● Énoncé:
Recopiez à l'identique, dans le texte ci-dessous sur les « gilets jaunes », l'extrait qui va de « Comme il fallait » jusqu'à « journée d’affrontements violents. ».

« Gilets jaunes »

Comme il fallait s’y attendre, la montée à Paris des « gilets jaunes » s’est traduite rapidement par des violences sur les biens et les personnes. Il fallait être ou bien d’une grande naïveté, ou d’une très grande mauvaise foi, pour essayer de faire croire que tenter d’occuper sans déclaration un espace public parisien expressément interdit par les autorités, se ferait sans débordements et sans casse. L’absence d’organisation, de dialogue avec les autorités faute d’encadrement, la volonté confuse, mais affichée, de «marcher sur l’Élysée», rassemblaient tous les ingrédients pour une journée d’affrontements violents.

● Données extraites:
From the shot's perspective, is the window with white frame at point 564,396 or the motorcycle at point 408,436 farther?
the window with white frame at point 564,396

--

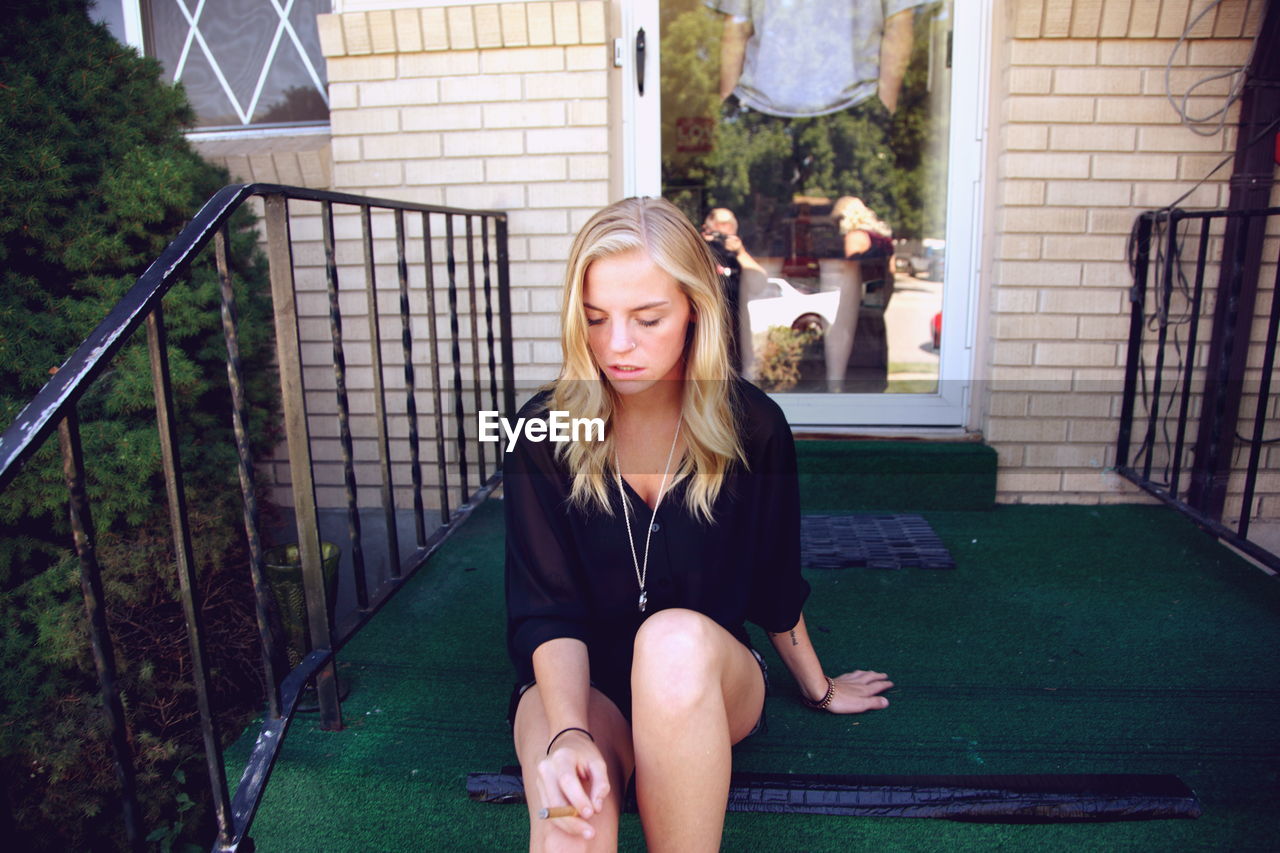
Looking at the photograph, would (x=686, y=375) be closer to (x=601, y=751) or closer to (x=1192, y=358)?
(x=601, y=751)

● Réponse à l'exercice:
Comme il fallait s’y attendre, la montée à Paris des « gilets jaunes » s’est traduite rapidement par des violences sur les biens et les personnes. Il fallait être ou bien d’une grande naïveté, ou d’une très grande mauvaise foi, pour essayer de faire croire que tenter d’occuper sans déclaration un espace public parisien expressément interdit par les autorités, se ferait sans débordements et sans casse. L’absence d’organisation, de dialogue avec les autorités faute d’encadrement, la volonté confuse, mais affichée, de «marcher sur l’Élysée», rassemblaient tous les ingrédients pour une journée d’affrontements violents.